What you should do. Please repeat all of the lines that follow, exactly as written.

[Stored entries]
——————

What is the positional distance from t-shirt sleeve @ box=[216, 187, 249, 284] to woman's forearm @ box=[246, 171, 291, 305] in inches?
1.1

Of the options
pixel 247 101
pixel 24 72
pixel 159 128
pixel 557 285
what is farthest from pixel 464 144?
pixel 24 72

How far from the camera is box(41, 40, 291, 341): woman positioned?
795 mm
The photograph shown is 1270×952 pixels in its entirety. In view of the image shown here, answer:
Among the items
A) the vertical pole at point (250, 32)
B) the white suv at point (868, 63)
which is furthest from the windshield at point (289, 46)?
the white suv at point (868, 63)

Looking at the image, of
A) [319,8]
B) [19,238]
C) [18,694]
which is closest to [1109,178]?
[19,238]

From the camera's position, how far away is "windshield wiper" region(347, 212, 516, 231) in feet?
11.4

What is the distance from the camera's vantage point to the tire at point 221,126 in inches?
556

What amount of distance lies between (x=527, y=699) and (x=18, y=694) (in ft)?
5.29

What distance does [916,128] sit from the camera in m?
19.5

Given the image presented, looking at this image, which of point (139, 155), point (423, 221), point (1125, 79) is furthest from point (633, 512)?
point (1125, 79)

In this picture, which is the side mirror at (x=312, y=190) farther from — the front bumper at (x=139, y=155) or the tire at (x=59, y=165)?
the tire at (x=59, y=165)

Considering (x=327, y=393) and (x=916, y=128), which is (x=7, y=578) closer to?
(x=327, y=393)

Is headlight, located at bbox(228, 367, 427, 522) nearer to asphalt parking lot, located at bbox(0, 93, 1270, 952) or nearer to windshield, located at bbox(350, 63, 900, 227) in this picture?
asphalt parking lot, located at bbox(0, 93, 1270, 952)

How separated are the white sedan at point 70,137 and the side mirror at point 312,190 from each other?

——————

Solution below.
What is the positional distance from t-shirt sleeve @ box=[216, 187, 249, 284] to woman's forearm @ box=[246, 171, 291, 305] in inches?
1.1

Of the options
pixel 247 101
pixel 24 72
pixel 159 128
pixel 557 285
what is farthest from pixel 464 144?
pixel 24 72

How far from the camera is box(41, 40, 291, 341): woman positioned?
795 mm
The photograph shown is 1270×952 pixels in its entirety. In view of the image shown here, answer:
Among the items
A) the vertical pole at point (250, 32)
B) the white suv at point (868, 63)
which is furthest from the windshield at point (289, 46)?
the white suv at point (868, 63)

Looking at the image, of
A) [319,8]
B) [19,238]
C) [18,694]
which is closest to [1109,178]?
[19,238]

From the camera's position, how far away is "windshield wiper" region(347, 212, 516, 231) in feet?
11.4

What is the distance from the camera's vantage point to the tire at point 221,126 in inches?
556

What amount of distance lies between (x=527, y=699) and (x=18, y=694) (in ft)?
5.29

What distance does [916,128] sit from the camera in m?
19.5

Given the image presented, looking at this image, which of point (139, 155), point (423, 221), point (1125, 79) is furthest from point (633, 512)?
point (1125, 79)

In this picture, which is the side mirror at (x=312, y=190) farther from — the front bumper at (x=139, y=155) or the tire at (x=59, y=165)?
the tire at (x=59, y=165)

Considering (x=327, y=393) and (x=916, y=128), which is (x=7, y=578) closer to?
(x=327, y=393)

Is headlight, located at bbox(228, 367, 427, 522) nearer to asphalt parking lot, located at bbox(0, 93, 1270, 952) or nearer to windshield, located at bbox(350, 63, 900, 227) in this picture?
asphalt parking lot, located at bbox(0, 93, 1270, 952)

How separated are the white sedan at point 70,137 and the side mirror at point 312,190 from each other?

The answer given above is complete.